I wish I blogged more than I do but to be honest there isn't that much happening that constitutes an entire blog so I will to a synopsis for you.

- Two weeks ago I had a disappointing evaluation from one of the VP's at school. So bad in fact it got me thinking about alternate career opportunities the upcoming job may afford me. Let's jsut say I am not qualified to do much else!

- Fast forward a week to school wide evaluation. We all get evaluated on the same day and are compared to every school in the county. No, no pressure at all. Sarah and I spent hours of our weekend preparing a lesson that would be perfect, the evaluators saw maybe the first 1/8th of it but it was great and I impressed the powers that be. unfortunately that may have been the trigger for a migraine.

- Wednesday of last week, actually walked out of my class. Abandoned my children, without even telling them I was leaving because I was so sick. I got someone to cover my 6th period and I passed out in the nurses office. No one bothered to check on me or my class for 7th period until Sarah found my kids working alone with no adult. Thank God they didn't run away or start a fire or something.

- Wednesday afternoon, got myself together long enough to have first golf practice with 40 children and then passed out until Friday. I don't remember much of Thursday, except that I woke up a couple of times to inject medication.

- Saturday got hi-lites. that was fun and cruised the mall, mostly window shopping. No work this weekend.

- Sunday we cleaned the house which was much needed after the crazy winds have brought all the desert in the house.

All of this while still getting the kids ready for AIMS and trying to keep them from getting distracted from Spring Break (9 days and counting!). Job hunt continues, lots of possibilities but still hard to narrow down with Sarah's applications pending.

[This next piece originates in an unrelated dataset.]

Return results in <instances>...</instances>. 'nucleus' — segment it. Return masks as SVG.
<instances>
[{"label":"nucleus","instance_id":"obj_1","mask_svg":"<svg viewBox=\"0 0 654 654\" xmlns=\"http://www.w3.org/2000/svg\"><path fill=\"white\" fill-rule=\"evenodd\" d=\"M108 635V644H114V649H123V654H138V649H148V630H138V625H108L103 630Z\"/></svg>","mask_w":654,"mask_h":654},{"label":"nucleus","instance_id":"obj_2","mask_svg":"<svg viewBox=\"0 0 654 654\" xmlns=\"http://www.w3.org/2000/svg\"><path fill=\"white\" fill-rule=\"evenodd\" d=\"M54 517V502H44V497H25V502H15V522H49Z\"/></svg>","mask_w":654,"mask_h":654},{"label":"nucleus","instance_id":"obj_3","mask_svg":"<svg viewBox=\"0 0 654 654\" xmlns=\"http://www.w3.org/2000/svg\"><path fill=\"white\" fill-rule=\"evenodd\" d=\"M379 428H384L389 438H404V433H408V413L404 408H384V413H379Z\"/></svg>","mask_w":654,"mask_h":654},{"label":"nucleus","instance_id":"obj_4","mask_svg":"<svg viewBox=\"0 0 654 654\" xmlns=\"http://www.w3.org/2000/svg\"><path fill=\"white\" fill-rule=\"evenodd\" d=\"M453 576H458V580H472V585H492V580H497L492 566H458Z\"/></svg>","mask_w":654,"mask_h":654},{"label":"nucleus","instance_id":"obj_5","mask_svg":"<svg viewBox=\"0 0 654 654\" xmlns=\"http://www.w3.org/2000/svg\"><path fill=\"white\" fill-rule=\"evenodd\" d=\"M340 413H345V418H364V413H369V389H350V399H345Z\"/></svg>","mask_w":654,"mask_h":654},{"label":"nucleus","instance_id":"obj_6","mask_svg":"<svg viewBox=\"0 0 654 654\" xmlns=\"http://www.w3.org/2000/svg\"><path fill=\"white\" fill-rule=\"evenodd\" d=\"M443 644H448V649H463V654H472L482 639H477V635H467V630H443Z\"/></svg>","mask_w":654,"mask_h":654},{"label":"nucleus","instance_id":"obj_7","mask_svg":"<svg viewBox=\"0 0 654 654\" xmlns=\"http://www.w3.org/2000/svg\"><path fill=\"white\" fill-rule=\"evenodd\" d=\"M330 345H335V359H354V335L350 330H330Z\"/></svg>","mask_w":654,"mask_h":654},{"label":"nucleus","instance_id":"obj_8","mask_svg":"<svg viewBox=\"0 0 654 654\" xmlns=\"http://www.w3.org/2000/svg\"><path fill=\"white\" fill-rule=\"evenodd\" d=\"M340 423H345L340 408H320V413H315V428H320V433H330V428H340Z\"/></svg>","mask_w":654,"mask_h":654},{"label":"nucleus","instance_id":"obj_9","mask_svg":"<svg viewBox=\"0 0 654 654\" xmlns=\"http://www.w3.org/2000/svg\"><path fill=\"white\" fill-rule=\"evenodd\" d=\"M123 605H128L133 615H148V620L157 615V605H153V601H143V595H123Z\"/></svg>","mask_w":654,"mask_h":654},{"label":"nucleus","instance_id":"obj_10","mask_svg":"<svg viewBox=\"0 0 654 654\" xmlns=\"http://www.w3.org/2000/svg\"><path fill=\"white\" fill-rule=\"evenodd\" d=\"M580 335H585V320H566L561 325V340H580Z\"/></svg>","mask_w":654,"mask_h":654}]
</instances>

I have jury duty starting Wednesday, can't wait for that ;-( I hope I get dismissed. And we are trying to get our plans straight to go to Texas to visit the Brick House for Easter. And yes to the little Bricks, we did ask our parents if we could stay over!

That's what's been going on here in the desert. I will keep you posted.

Saturday, March 01, 2008

Fight Club!

For any of you that have seen the movie fight club, you know rule #1 is that you don't talk about fight club. Well that's not how Ms. Knapp plays it. Some of our kids decided to have their own version of fight club in the bathroom this week at school. Friends fighting, just to see who could beat each other up. All in all there were about 15 kids involved.

Yesterday one of our incredibly smart (note the sarcasm) 8Th graders decided to ditch and because she didn't want to get into trouble got into a car with a stranger, that's right a stranger. I don't know all of the events that played out, as I came in on the tail end but I do know that she is safe now but was missing for about 4 hours yesterday.

Sarah and I decided to go to the movies last night. We don't go very often for two reasons, it is expensive and there are bound to be students there. We sucked it up and went to the mall which has a little added pressure now because of the February 14Th fatal shooting of an eighteen year old gang member right outside the theatres. We got there early and walked around a bit, window shopping and taking in the sights. We were spotted and pointed out loudly by one group of students and were not surprised to see 2 police cruisers parked in front of the theaters and the cops doing foot patrols with mall security. It has only been two weeks but that hasn't deterred anyone from being out and about. The place was packed with teens, families, Marines, everyone. The gangs were out in force showing colors and marking territory but thankfully nothing has happened in a public place since the last incident. I think we are more aware because of our work in the schools than most people who are just out to eat and shopping.

We saw Fools Gold, it was a cute movie. I laughed, which I needed after a not so good week. I have been summonsed to jury duty so I will keep you posted on that. I guess I better get up now and get the weekend chores started.